__YOUR INSTRUCTIONS__. Copy the entries below, swapping every "dirt path" for "gravel path" and keeping everything else the same.

__DATA__.
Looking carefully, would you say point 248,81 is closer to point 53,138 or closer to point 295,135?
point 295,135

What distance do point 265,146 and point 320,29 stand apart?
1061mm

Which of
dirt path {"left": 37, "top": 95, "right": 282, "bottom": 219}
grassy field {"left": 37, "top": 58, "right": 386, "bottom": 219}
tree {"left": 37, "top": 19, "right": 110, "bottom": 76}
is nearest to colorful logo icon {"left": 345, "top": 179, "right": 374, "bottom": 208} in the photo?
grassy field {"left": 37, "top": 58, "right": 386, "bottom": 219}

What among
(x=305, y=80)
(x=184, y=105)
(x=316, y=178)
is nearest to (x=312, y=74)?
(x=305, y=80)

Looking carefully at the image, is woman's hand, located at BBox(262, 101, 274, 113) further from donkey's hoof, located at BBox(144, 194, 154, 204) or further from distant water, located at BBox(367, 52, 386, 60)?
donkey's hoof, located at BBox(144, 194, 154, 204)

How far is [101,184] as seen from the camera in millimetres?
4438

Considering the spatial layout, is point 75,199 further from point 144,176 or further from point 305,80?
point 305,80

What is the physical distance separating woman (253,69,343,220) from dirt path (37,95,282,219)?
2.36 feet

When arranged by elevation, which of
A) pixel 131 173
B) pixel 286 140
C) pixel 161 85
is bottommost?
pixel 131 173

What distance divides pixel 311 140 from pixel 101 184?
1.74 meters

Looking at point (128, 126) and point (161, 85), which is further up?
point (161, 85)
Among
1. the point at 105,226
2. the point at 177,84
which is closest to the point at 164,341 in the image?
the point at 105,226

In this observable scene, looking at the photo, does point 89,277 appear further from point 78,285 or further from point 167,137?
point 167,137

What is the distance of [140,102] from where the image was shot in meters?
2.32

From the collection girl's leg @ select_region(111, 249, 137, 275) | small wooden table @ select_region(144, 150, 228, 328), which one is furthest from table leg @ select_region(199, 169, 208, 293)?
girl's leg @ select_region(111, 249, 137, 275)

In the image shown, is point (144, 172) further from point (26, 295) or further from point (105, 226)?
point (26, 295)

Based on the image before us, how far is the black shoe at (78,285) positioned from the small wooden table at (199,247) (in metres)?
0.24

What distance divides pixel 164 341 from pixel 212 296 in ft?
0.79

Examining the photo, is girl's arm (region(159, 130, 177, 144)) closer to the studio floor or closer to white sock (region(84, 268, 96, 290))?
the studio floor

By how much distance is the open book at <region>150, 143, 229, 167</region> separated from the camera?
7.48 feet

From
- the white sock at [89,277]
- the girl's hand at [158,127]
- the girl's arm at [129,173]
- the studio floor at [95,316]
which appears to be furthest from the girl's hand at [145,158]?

__ANSWER TO THIS PROBLEM__.
Looking carefully, would you say point 248,81 is closer to point 53,138 or closer to point 295,135?
point 295,135

What distance do point 265,146 and point 320,29 stand apart?
1061mm

Which of
gravel path {"left": 37, "top": 95, "right": 282, "bottom": 219}
grassy field {"left": 37, "top": 58, "right": 386, "bottom": 219}
tree {"left": 37, "top": 19, "right": 110, "bottom": 76}
is nearest to colorful logo icon {"left": 345, "top": 179, "right": 374, "bottom": 208} in the photo?
grassy field {"left": 37, "top": 58, "right": 386, "bottom": 219}

What among
(x=305, y=80)
(x=184, y=105)
(x=316, y=178)
is nearest to (x=312, y=74)?
(x=305, y=80)

Looking carefully at the image, is woman's hand, located at BBox(262, 101, 274, 113) further from donkey's hoof, located at BBox(144, 194, 154, 204) or further from distant water, located at BBox(367, 52, 386, 60)?
donkey's hoof, located at BBox(144, 194, 154, 204)

How far is [101,184] as seen from the camera in millimetres?
4438

Considering the spatial layout, is point 75,199 further from point 144,176 or further from point 305,80?
point 305,80

What is the physical distance separating woman (253,69,343,220) from gravel path (37,95,282,219)?
2.36 feet

When arranged by elevation, which of
A) pixel 131 173
B) pixel 286 140
C) pixel 161 85
is bottommost?
pixel 131 173

What distance divides pixel 311 140 from pixel 101 184?
1.74 meters

Looking at point (128, 126) and point (161, 85), which is further up?
point (161, 85)
Among
1. the point at 105,226
2. the point at 177,84
which is closest to the point at 164,341 in the image?
the point at 105,226

In this observable scene, looking at the photo, does point 89,277 appear further from point 78,285 or further from point 167,137?
point 167,137

What is the distance of [140,102] from where the image was shot in meters?
2.32

From the collection girl's leg @ select_region(111, 249, 137, 275) | small wooden table @ select_region(144, 150, 228, 328), which one is furthest from table leg @ select_region(199, 169, 208, 293)?
girl's leg @ select_region(111, 249, 137, 275)

In the image shown, is point (144, 172) further from point (26, 295) or further from point (105, 226)?
point (26, 295)

Based on the image before us, how far is the black shoe at (78,285) positioned from the small wooden table at (199,247) (in metres)?
0.24

What distance divides pixel 164 341 from pixel 212 296 in ft?
0.79

Examining the photo, is girl's arm (region(159, 130, 177, 144)) closer to the studio floor or closer to white sock (region(84, 268, 96, 290))?
the studio floor

By how much distance is the open book at <region>150, 143, 229, 167</region> separated from the camera?
7.48 feet

From
- the white sock at [89,277]
- the girl's hand at [158,127]
- the girl's arm at [129,173]
- the studio floor at [95,316]
which appears to be furthest from the girl's hand at [145,158]?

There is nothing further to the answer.